Rusada: Russia's anti-doping agency to resume drug testing under supervision

Doping samples
Russia's anti-doping agency was suspended by the world body in 2015 following the McLaren report

Russia can resume drug testing of its athletes under supervision, the World Anti-Doping Agency has announced.

Rusada, Russia's anti-doping agency, was suspended in 2015 after its staff were accused of covering up drug use in a report by lawyer Richard McLaren.

Wada said Rusada would now be able to "plan and co-ordinate" testing under the watch of UK Anti-Doping (Ukad).

Wada president Sir Craig Reedie called it "an important step forward in rebuilding anti-doping in Russia".

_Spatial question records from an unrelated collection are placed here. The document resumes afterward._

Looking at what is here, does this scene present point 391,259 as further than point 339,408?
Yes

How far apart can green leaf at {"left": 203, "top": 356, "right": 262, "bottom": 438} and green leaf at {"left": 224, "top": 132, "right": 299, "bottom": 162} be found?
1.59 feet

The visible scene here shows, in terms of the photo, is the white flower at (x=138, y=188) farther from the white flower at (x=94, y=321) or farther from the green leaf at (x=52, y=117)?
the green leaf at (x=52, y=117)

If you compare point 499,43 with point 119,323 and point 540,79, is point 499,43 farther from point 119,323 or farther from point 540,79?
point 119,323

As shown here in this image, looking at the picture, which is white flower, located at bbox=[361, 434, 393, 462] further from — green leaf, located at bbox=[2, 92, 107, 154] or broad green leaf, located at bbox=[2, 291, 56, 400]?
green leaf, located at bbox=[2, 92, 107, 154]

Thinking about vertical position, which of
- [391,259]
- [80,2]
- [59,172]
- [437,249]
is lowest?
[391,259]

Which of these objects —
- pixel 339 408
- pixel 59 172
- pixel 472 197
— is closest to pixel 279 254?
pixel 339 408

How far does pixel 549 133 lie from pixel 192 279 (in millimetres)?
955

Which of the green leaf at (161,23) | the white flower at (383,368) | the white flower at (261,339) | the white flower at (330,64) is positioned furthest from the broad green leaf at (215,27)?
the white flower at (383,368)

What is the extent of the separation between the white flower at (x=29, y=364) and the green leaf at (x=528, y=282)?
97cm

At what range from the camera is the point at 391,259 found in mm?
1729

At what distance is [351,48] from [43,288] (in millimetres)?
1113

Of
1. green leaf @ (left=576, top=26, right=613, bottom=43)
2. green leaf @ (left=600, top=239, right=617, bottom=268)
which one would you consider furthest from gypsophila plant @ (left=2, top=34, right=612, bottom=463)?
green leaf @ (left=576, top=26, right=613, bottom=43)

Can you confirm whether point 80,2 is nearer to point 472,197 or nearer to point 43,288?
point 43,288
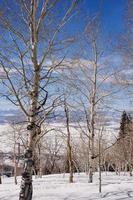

He added: "We strongly encourage Russia to continue their efforts in the interest of clean athletes worldwide."

McLaren's report said more than 1,000 Russians, including Olympic medallists, benefited from a state-sponsored doping programme between 2011 and 2015.

At least 30 sports, including football, covered up samples, in what McLaren called "an institutionalised and disciplined medal-winning conspiracy" that affected the 2012 Olympics in London, the 2013 World Athletics Championships in Moscow, and the 2014 Winter Olympics in Sochi.

Following the report's publication, Wada recommended a blanket ban on Russian athletes from Rio 2016, but the International Olympic Committee (IOC) chose to let the individual sports' governing bodies to decide.

Wada said it has made the ruling to allow Rusada to resume testing after it agreed to fulfil certain conditions.

They include access to athletes' biological passports, the implementation of a conflict of interest policy, and guarantees that drug testers would be allowed into so-called "closed cities", the military units where many Russian athletes train.

Another Wada requirement was the removal of Yelena Isinbayeva from her position as Rusada's chair, with Wada saying in May that she was a barrier to compliance with the world anti-doping body's code.

Double Olympic pole vault champion Isinbayeva, who has been critical of the punishment of Russian athletes over evidence of state-sponsored doping, has since stepped down as chair, although she remains a member of Rusada.

Ukad has overseen testing in Russia during Rusada's suspension, hiring private companies to collect samples from athletes.

Following Wada's ruling, Rusada can decide which athletes to test, even if Ukad disagrees with its choice, and employees will be allowed to collect samples from athletes.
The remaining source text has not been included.